■ **Tarefas a realizar**:
1. No relato sobre miocardiopatia não compactada, em que anos o paciente fez ablações de TV?
2. Copie do relato sobre miocardiopatia não compactada o trecho que começa em "Fundamentos" e termina em "parada cardiorrespiratória (PCR).".

■ **Texto de origem**:

· · · ·

Fundamentos
A miocardiopatia não compactada (MCNC) é uma doença genética rara de prevalência indeterminada. O quadro clínico é variável, sendo insuficiência cardíaca (IC) a manifestação mais comum. Eventos embólicos ou arritmias ocorrem mais tardiamente ou como consequência.Apresentamos um caso em que a clínica inicial foi de parada cardiorrespiratória (PCR).
Relato do Caso
Masculino, 59 anos, hígido, apresentou uma PCR extra-hospitalar por arritmia ventricular, foi reanimado pela equipe de resgate e encaminhado ao hospital. Foi realizada cineangiocoronariografia coronária, sem lesões obstrutivas. Ecocardiograma transtorácico (ETT) demonstrou hipocinesia difusa do ventrículo esquerdo (VE) com dilatação de câmaras esquerdas (átrio esquerdo com 46mm e diâmetro diastólico do VE com 70mm) e fração de ejeção do VE de 32%. A ressonância magnética cardíaca (RMC) evidenciou realce tardio mesocárdico em paredes septal e anterior e relação miocárdio compactado/não compactado diagnóstica de MCNC. O Holter identificou extrassístoles ventriculares polimórficas frequentes (132/h) e episódios de taquicardia ventricular (TV) não sustentada. O paciente foi submetido a um estudo eletrofisiológico (EEF) no qual foi induzida TV monomórfica com instabilidade clínica e necessidade de cardioversão elétrica. Devido a manifestação clínica inicial e diagnóstico definido, foi implantado cardiodesfibrilador (CDI). No seguimento, paciente apresentou episódios de TV sustentada, recebeu choques do CDI e, posteriormente, fez ablações de TV em 2007 e em 2015. Atualmente encontra-se estável e assintomático, sem novas arritmias, mantendo disfunção ventricular esquerda e está em terapia clínica otimizada para IC.
A MCNC é uma doença de diagnóstico crescente na prática clínica e tem apresentação amplamente variável. Consideramos interessante a descrição deste caso por se tratar de um paciente com manifestação inicial de PCR e destacar a importância de estar sempre atentos às distintas formas de apresentação clínica da doença. O diagnóstico é realizado pela identificação, habitualmente em ETT ou RMC, de aumento na relação miocárdio não-compactado / compactado. O tratamento baseia-se na apresentação: pacientes assintomáticos são acompanhados regularmente e aqueles com manifestações clínicas são tratados conforme a clínica.

· · · ·

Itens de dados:
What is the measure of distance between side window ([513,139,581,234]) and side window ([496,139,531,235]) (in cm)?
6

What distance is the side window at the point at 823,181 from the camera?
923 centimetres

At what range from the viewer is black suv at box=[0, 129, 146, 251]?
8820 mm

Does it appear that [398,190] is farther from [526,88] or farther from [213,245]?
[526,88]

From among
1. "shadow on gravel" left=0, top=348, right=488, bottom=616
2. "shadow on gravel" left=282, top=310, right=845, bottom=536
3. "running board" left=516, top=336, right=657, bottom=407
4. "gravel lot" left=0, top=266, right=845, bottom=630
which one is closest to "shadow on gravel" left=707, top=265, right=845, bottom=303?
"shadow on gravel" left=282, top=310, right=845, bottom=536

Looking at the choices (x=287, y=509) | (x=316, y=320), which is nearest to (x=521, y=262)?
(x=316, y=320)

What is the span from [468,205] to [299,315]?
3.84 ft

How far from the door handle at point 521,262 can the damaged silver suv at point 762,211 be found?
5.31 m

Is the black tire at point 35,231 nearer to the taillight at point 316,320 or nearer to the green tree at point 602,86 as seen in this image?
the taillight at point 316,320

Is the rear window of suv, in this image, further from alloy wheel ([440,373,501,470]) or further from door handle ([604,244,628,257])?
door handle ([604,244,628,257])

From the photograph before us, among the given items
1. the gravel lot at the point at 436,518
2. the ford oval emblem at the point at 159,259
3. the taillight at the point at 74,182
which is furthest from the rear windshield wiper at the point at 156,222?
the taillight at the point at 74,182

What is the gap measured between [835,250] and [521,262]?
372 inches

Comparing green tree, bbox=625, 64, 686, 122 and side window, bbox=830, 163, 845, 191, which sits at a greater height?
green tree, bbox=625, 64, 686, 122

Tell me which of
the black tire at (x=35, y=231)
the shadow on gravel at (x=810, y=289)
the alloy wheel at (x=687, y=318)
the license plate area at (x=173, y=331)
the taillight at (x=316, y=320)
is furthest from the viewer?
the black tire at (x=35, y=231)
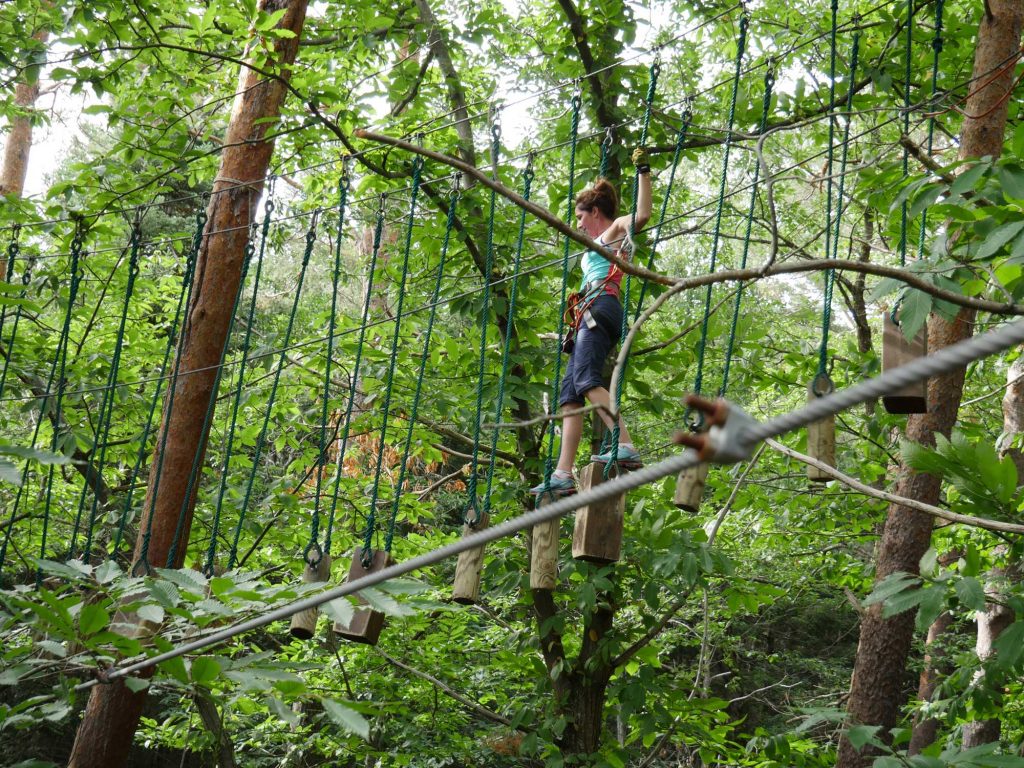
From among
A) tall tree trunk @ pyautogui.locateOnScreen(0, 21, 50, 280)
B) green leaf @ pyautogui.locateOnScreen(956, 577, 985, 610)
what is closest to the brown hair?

· · · ·

■ **Respostas por tarefa**:
1. Em 2007 e em 2015.

2.
Fundamentos
A miocardiopatia não compactada (MCNC) é uma doença genética rara de prevalência indeterminada. O quadro clínico é variável, sendo insuficiência cardíaca (IC) a manifestação mais comum. Eventos embólicos ou arritmias ocorrem mais tardiamente ou como consequência.Apresentamos um caso em que a clínica inicial foi de parada cardiorrespiratória (PCR).